_Work to complete_
Render the stretch of rows that opens with the line containing "Of the choices" and closes with the line containing "A: point (230, 410)" as a Markdown table with columns No and Line, numbering each line and leaving out blank lines.

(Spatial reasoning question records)
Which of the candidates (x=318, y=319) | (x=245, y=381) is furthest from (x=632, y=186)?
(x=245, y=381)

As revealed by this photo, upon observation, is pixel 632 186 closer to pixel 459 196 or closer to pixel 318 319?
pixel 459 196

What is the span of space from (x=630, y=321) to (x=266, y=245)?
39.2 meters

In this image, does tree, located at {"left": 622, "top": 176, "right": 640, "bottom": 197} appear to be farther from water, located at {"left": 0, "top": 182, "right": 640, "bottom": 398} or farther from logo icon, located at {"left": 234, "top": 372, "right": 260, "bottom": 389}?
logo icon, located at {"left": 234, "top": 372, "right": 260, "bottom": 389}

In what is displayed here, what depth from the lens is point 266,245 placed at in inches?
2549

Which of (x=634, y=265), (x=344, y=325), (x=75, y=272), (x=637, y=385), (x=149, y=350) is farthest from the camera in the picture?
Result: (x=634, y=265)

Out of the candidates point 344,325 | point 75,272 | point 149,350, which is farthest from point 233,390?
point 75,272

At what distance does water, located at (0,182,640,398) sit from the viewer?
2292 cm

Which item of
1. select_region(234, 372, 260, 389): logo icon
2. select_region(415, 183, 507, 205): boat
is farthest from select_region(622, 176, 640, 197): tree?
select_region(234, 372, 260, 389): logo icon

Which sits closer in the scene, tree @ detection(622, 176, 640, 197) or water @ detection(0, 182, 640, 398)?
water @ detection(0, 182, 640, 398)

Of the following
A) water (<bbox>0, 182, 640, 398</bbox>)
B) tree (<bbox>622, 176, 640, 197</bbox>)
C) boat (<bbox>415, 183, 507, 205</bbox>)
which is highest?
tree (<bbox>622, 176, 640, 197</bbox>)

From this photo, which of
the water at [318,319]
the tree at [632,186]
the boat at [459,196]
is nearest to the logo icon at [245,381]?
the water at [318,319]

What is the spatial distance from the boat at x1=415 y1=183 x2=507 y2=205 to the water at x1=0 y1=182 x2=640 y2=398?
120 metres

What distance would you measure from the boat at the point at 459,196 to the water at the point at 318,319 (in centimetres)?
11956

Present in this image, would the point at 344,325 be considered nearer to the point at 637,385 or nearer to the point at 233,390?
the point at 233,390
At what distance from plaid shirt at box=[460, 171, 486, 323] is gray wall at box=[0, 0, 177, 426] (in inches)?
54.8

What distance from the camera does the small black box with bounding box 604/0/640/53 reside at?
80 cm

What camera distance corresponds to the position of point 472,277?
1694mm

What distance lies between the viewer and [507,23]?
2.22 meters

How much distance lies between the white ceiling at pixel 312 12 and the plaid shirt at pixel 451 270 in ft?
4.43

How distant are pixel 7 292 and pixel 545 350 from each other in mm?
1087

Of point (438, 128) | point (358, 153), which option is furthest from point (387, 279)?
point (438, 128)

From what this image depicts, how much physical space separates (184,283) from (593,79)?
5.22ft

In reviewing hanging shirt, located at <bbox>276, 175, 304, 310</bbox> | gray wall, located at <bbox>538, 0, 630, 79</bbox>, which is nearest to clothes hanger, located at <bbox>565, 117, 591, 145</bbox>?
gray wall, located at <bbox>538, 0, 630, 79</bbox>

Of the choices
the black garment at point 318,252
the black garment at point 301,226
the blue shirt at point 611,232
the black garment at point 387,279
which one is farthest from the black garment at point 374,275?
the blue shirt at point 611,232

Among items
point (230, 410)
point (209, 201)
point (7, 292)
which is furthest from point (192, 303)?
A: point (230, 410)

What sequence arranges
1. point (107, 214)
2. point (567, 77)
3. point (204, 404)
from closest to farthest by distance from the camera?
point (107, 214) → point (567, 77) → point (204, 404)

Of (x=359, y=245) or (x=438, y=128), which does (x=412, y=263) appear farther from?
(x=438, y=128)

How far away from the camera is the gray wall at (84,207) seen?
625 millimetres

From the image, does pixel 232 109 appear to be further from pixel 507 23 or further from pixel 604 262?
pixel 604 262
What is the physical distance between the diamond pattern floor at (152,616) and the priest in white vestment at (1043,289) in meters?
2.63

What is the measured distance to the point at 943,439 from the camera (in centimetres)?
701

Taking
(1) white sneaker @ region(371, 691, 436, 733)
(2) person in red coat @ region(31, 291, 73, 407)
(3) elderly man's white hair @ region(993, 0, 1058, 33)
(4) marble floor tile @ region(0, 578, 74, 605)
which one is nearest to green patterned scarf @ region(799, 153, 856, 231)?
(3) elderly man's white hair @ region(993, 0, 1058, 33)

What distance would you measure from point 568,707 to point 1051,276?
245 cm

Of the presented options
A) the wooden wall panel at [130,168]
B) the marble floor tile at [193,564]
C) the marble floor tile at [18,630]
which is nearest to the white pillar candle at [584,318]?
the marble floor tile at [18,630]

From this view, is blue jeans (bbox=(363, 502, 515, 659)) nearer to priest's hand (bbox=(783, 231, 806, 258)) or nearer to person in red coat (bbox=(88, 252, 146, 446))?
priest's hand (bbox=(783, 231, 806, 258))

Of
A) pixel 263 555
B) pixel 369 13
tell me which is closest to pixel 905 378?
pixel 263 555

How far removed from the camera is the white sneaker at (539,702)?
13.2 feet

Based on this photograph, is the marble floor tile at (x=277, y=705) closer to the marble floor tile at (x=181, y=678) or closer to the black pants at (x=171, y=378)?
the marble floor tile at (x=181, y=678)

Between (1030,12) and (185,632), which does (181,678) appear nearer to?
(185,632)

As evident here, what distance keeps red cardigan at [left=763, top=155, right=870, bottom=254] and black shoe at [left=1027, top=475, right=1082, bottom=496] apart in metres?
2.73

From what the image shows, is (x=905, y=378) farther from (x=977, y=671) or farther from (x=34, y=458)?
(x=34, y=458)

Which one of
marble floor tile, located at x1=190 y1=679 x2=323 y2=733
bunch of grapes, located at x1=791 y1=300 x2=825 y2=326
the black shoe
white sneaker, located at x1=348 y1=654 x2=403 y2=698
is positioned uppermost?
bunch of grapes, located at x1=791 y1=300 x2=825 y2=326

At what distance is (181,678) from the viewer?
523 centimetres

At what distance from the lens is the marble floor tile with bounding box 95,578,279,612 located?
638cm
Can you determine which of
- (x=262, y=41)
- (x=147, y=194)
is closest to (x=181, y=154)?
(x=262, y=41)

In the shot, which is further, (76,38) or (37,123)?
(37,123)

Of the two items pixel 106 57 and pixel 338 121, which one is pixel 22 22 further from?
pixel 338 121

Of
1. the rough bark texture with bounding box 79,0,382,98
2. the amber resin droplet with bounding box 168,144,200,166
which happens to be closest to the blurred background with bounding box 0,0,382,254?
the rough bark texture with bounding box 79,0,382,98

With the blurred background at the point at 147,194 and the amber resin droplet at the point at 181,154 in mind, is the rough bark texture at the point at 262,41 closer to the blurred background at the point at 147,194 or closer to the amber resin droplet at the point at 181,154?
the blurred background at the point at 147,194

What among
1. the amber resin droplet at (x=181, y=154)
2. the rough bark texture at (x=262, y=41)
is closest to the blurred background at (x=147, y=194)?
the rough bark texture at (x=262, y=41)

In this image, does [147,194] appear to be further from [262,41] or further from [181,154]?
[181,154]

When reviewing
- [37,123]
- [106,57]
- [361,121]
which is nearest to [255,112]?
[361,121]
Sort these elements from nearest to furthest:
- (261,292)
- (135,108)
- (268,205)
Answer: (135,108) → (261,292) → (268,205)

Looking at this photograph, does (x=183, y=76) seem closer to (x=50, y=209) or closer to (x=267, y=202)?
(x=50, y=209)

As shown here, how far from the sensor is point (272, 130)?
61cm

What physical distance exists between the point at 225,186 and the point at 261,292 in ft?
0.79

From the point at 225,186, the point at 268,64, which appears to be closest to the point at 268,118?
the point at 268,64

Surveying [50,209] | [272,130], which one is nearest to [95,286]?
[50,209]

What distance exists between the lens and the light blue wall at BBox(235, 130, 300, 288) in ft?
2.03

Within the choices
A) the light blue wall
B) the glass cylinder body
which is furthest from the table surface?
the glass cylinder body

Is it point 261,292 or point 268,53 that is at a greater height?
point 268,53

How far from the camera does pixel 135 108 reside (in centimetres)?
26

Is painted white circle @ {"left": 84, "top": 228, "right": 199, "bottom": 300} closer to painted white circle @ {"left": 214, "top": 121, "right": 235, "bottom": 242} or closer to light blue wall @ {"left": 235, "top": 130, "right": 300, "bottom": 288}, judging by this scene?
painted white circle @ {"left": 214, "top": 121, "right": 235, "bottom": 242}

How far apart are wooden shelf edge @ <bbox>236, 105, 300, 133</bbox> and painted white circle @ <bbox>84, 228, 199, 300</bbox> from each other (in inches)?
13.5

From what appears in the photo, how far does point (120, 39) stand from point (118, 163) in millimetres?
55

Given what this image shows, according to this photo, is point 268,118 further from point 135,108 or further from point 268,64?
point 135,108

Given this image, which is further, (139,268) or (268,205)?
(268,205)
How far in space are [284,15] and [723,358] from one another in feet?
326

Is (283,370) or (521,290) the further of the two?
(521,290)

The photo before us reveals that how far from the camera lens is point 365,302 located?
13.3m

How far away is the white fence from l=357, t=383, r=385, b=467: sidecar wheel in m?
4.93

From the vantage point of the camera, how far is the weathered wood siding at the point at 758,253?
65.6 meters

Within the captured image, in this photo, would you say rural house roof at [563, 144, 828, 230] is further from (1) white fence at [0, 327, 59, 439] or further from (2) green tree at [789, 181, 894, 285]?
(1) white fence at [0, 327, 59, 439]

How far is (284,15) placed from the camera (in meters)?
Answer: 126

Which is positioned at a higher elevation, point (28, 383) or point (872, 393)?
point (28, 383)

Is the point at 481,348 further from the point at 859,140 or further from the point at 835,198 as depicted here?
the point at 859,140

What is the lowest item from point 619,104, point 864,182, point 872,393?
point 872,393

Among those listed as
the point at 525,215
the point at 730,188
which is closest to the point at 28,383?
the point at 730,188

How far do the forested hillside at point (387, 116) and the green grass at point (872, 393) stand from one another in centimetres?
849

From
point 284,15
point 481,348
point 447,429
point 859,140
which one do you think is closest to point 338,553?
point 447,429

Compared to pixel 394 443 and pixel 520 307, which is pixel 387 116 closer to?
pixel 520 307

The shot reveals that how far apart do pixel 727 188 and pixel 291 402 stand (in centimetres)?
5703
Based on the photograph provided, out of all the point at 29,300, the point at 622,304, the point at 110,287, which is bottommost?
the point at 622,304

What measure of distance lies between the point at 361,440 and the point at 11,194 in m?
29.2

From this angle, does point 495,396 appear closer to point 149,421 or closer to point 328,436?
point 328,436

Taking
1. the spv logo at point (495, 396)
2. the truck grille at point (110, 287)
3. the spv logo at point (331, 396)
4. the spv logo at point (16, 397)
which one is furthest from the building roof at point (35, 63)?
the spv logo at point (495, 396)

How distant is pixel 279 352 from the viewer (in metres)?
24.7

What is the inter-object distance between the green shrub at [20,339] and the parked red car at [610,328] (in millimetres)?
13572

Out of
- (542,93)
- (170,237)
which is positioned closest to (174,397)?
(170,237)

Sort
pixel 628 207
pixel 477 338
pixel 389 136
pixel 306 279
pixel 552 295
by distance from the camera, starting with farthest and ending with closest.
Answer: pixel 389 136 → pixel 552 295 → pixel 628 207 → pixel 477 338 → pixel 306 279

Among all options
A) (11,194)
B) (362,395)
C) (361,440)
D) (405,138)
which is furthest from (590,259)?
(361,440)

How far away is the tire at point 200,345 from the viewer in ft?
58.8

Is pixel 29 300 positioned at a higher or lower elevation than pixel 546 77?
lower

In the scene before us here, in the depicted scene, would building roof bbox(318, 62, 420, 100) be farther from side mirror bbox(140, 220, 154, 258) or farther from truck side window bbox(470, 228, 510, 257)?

_Full solution_
| No | Line |
|---|---|
| 1 | Of the choices |
| 2 | the black garment at point 318,252 |
| 3 | the black garment at point 301,226 |
| 4 | the blue shirt at point 611,232 |
| 5 | the black garment at point 387,279 |
| 6 | which one is farthest from the black garment at point 374,275? |
| 7 | the blue shirt at point 611,232 |
| 8 | Among items |
| 9 | point (230, 410) |
| 10 | point (209, 201) |
| 11 | point (7, 292) |
| 12 | which is furthest from point (192, 303)? |
| 13 | A: point (230, 410) |